*** Opening Given data ***
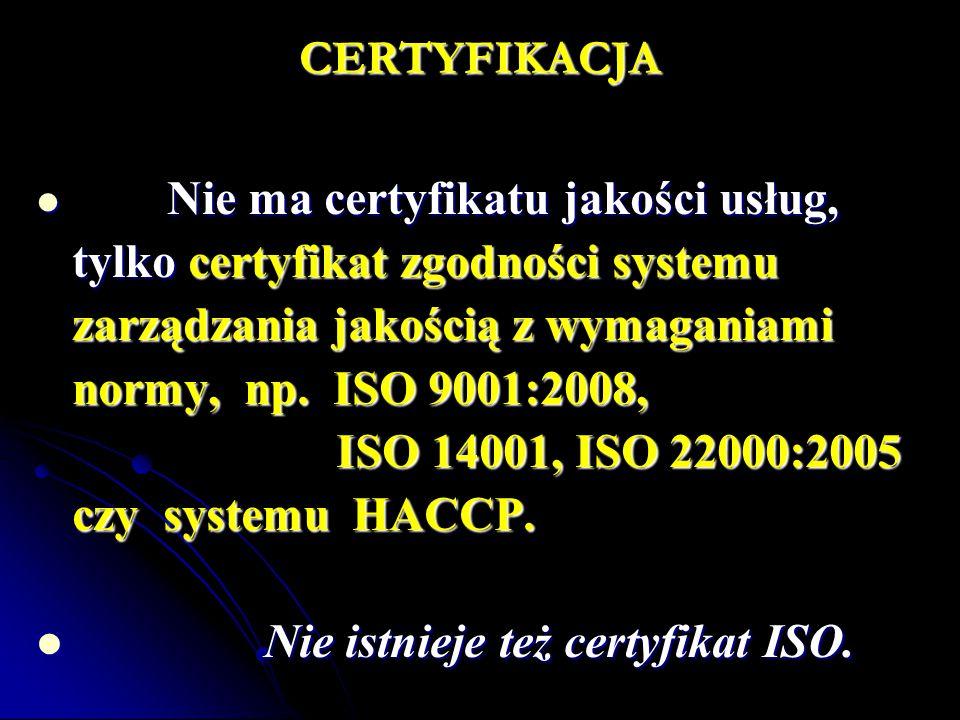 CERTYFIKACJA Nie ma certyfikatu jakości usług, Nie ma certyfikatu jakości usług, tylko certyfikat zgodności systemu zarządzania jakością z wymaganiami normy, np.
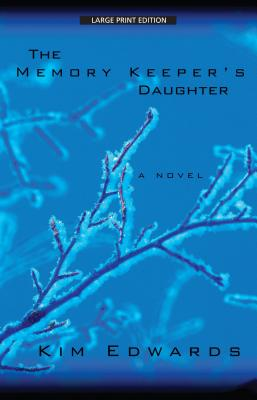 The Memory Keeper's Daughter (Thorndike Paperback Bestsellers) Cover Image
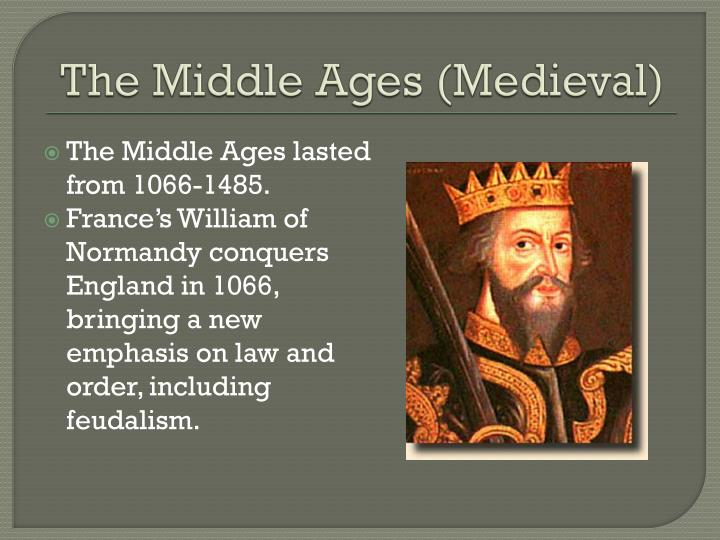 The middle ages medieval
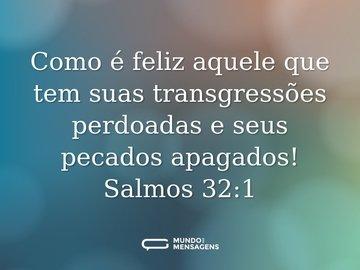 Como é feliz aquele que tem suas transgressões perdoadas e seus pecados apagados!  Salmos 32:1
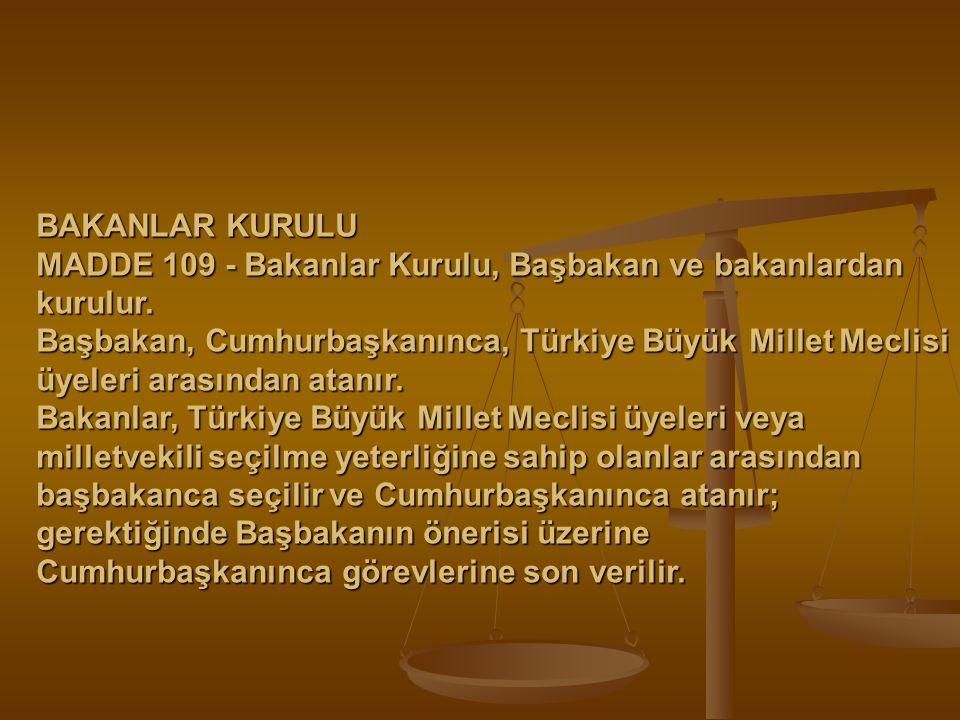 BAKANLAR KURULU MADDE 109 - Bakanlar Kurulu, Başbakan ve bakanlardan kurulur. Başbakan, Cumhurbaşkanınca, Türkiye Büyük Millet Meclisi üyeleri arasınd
*** Closing Given data ***
*** Opening Given data ***
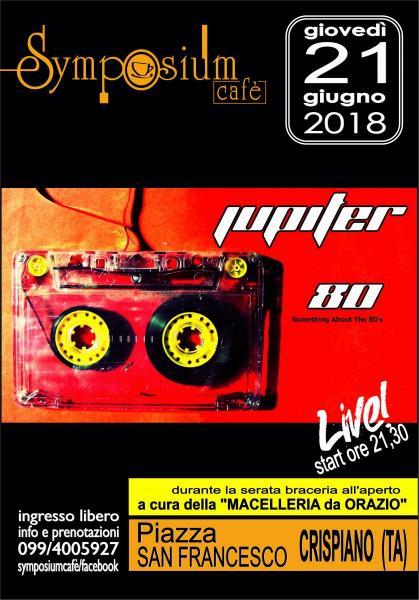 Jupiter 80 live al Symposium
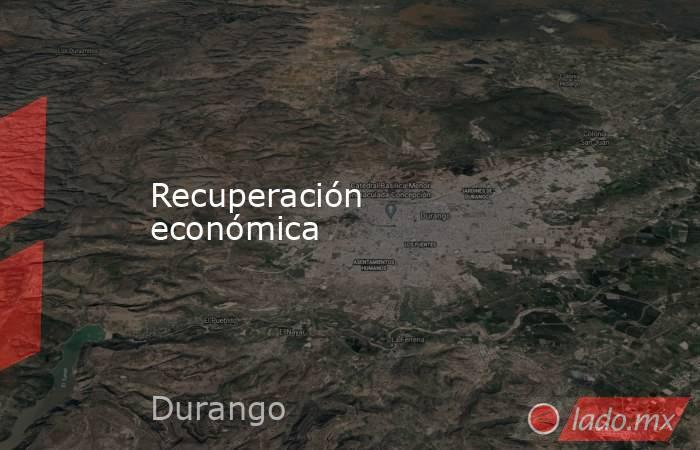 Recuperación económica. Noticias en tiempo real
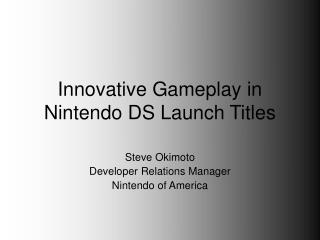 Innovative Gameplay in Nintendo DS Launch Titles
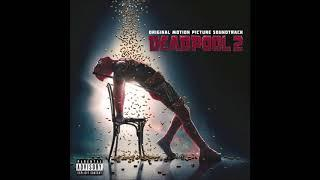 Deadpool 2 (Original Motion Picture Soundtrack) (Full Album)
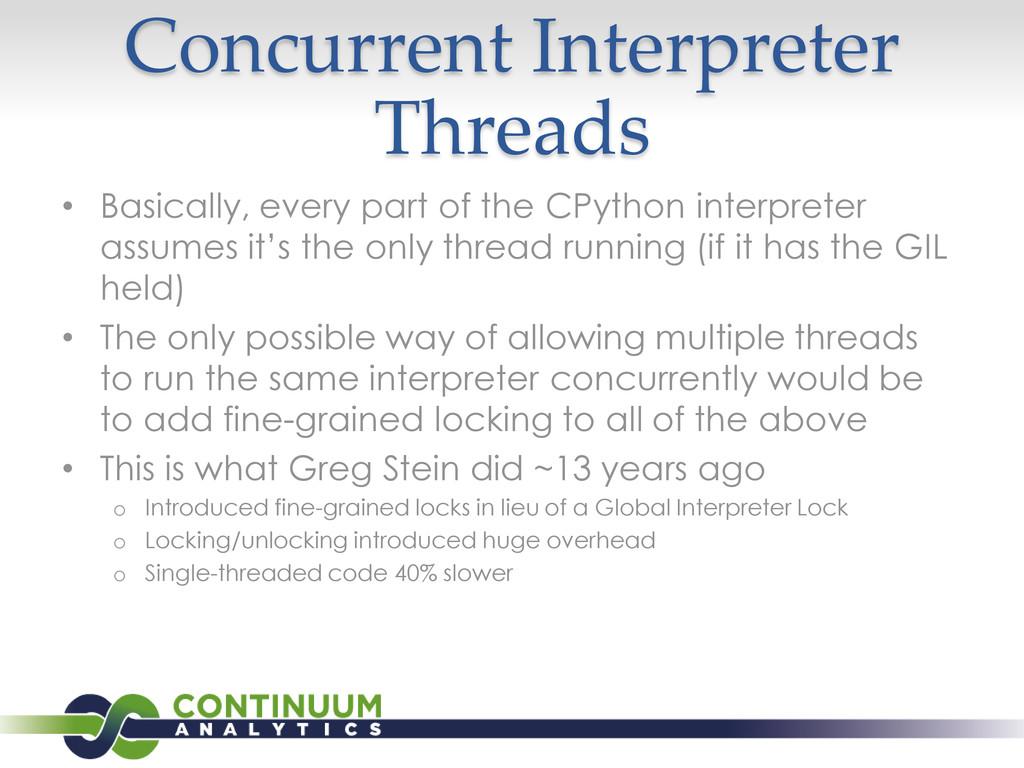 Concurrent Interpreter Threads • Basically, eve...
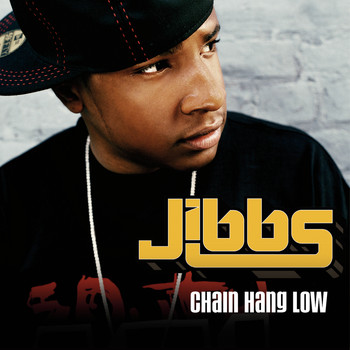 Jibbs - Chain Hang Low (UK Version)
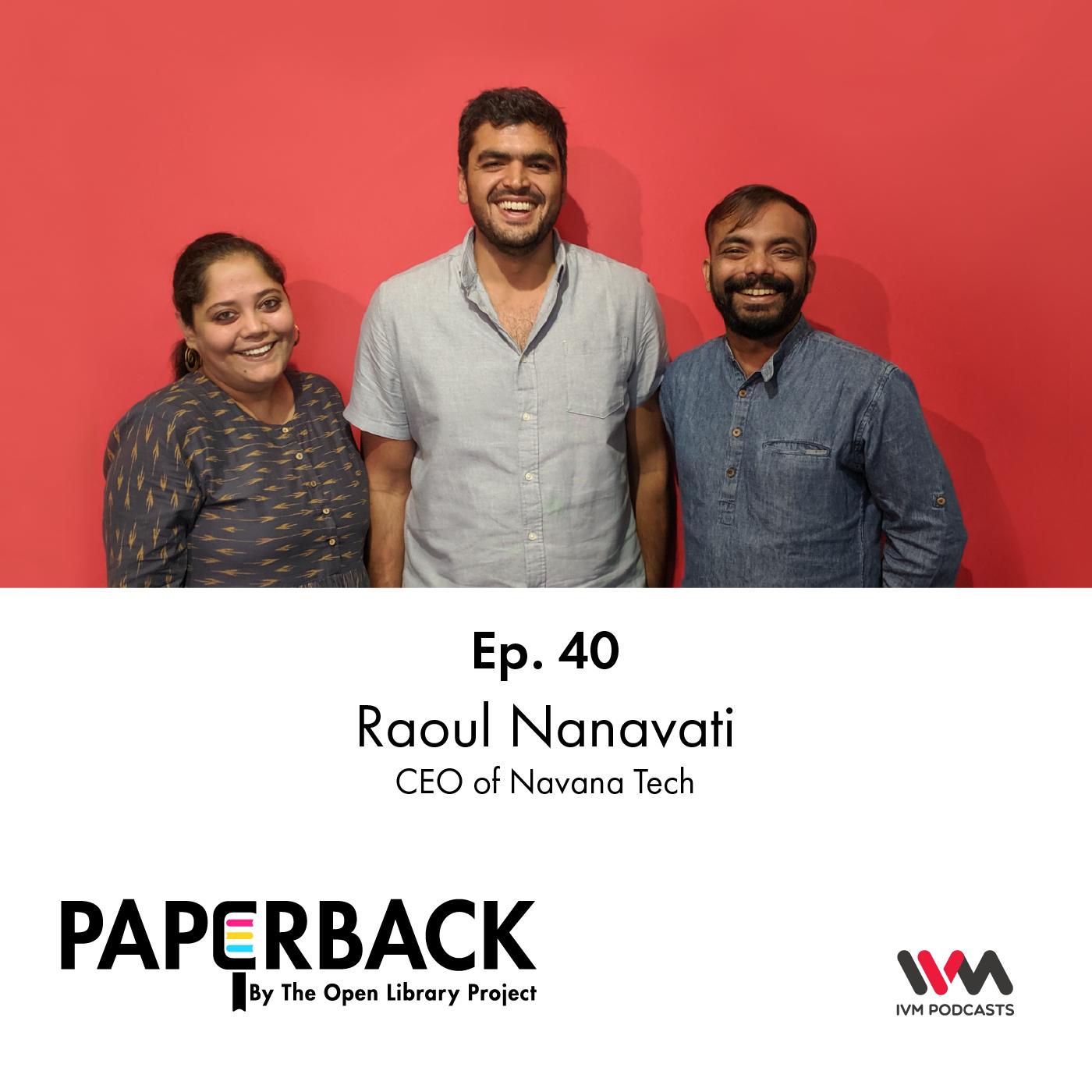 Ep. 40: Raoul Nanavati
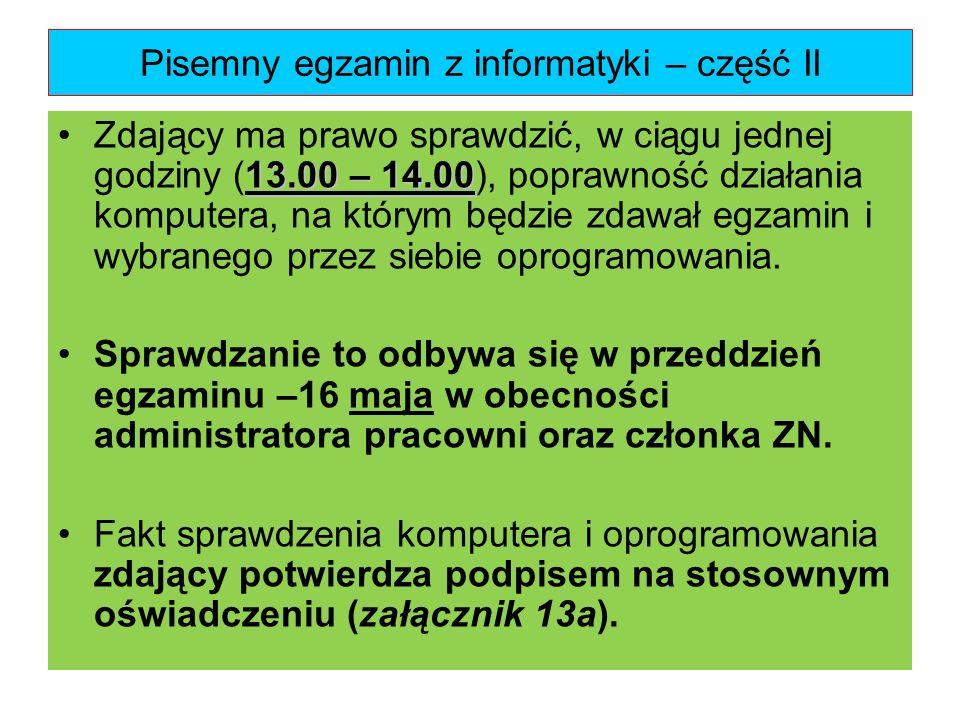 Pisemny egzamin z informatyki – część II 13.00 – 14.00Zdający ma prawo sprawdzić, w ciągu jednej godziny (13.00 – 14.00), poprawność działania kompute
*** Closing Given data ***
** How to complete this task **
Only the lines starting at the one with "Innovative Gameplay in" and ending at the one with "Ep. 40: Raoul Nanavati" should be printed, each exactly as it appears in the material above; the pictures are to be omitted.

** Solution to this problem **
 Innovative Gameplay in Nintendo DS Launch Titles
 Deadpool 2 (Original Motion Picture Soundtrack) (Full Album)
 Concurrent Interpreter Threads • Basically, eve...
 Jibbs - Chain Hang Low (UK Version)
 Ep. 40: Raoul Nanavati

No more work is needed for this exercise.